# [AUSGANGSTEXT]

Tauberbischofsheim. Der Himmel präsentiert sich blitzblau-blankgewienert, als die FN sich im Rahmen der Serie „75 Jahre – FN on Tour“ mit Volker Baumann zum Gespräch über seine Stadt treffen. Doch dem 55-Jährigen gefällt sie auch bei bleischwerem Schmuddelwetter. Denn hier leben die Menschen, die ihm wichtig sind, die ihm längst zur Heimat in der Heimat geworden sind.
Man muss sofort an Enid Blytons Jugendbuch-Klassiker denken, wenn er seine besten Kumpel aus Kindheit und Jugend aufzählt. Es sind fünf. Fünf Freunde, die mit ihm durch dick und dünn gingen und allesamt ebenfalls noch aus Überzeugung in Tauberbischofsheim leben. Wir laufen über den sonnenüberfluteten Marktplatz hin an die Stelle, wo seine Großeltern früher ihr Friseurgeschäft hatten. Hier hat er als Kind viel Zeit verbracht. Heute steht da ein modernes Gebäude.
Berlin war keine Konkurrenz
Die Manggasse, wo er als Kind oft und gerne mit seinen Freunden spielte, gibt es immer noch. Baumann besuchte die Grundschule West und das Matthias-Grünewald-Gymnasium, bevor er auf die private Friseurfachschule nach Duisburg wechselte. Aber selbst von dort aus fuhr er fast an jedem Wochenende nach Hause, um sich mit seinen Freunden zu treffen. Warum er nicht einmal länger im Ruhrgebiet bleiben wollte, fragen wir ihn. „Irgendwie hat es mich immer wieder nach Hause gezogen“, antwortet er. Auch die Berufsjahre im aufregenden Berlin und im charmanten Würzburg konnten seiner Liebe zu Tauberbischofsheim nichts anhaben.

# [BEREITGESTELLTES MATERIAL]
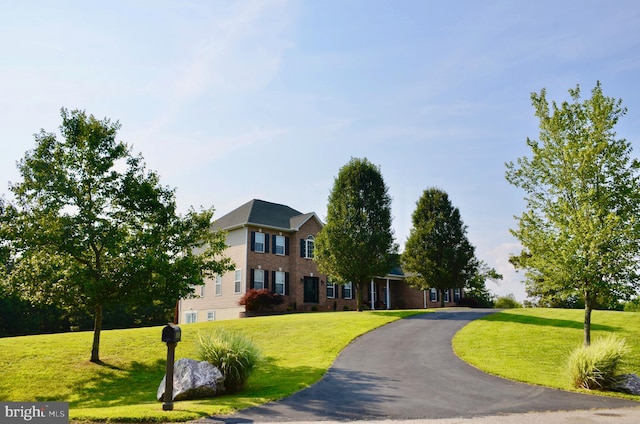 view of front facade with a front yard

# [AUFGABE 1]
Was für ein Geschäft hatten Volker Baumanns Großeltern laut dem Text über ihn früher am Marktplatz?
# [AUFGABE 2]
Nenne alle Städte, die im Text über Volker Baumann vorkommen.
# [AUFGABE 3]
Setze den Text über Volker Baumann fort.

# [ERGEBNIS 1]
Ein Friseurgeschäft.

# [ERGEBNIS 2]
Tauberbischofsheim, Duisburg, Berlin, Würzburg

# [ERGEBNIS 3]
Übrigens ist er auch nicht – wie viele andere hier – in Würzburg geboren, sondern kam im damaligen Krankenhaus an der Tauberbischofsheimer Schmiederstraße auf die Welt. Getauft wurde Volker Baumann in der Stadtkirche St. Martin, wo er auch seine Erste Heilige Kommunion feierte. Er war eigentlich immer da. Der treue, durchaus auch kritische FN-Leser erinnert sich noch gut daran, wie es früher am Brenner aussah – als es oberhalb der Schillerstraße nämlich „nur“ Wälder und Wiesen gab. Und er weiß noch, wie die imposante Autobahnbrücke über das Taubertal gespannt wurde.
Wir laufen weiter in Richtung Hexenturm, zu dem kleinen ruhigen Fleckchen Erde am Mühlkanal. Hier „ballen“ sich seine Lieblingsplätze. Die von einst, die für ihn auch heute noch zu den Sahnestückchen von Tauberbischofsheim gehören: der Schlossplatz, der Krötenbrunnen – hier war er als Teenager oft mit seiner Clique und den Mopeds anzutreffen, auf die sie alle stolz waren wie Bolle. Natürlich gehörte auch das frühere Schlosscafé zum „Hotspot“ der fünf Freunde. Und so verwundert es auch nicht, dass Baumann in seinem „Bischeme“ sesshaft wurde. Als Friseurmeister wagte er hier den Schritt in die Selbstständigkeit. Doch es war ihm stets wichtig, nicht nur hier zu leben, sondern auch etwas für die Stadt zu tun.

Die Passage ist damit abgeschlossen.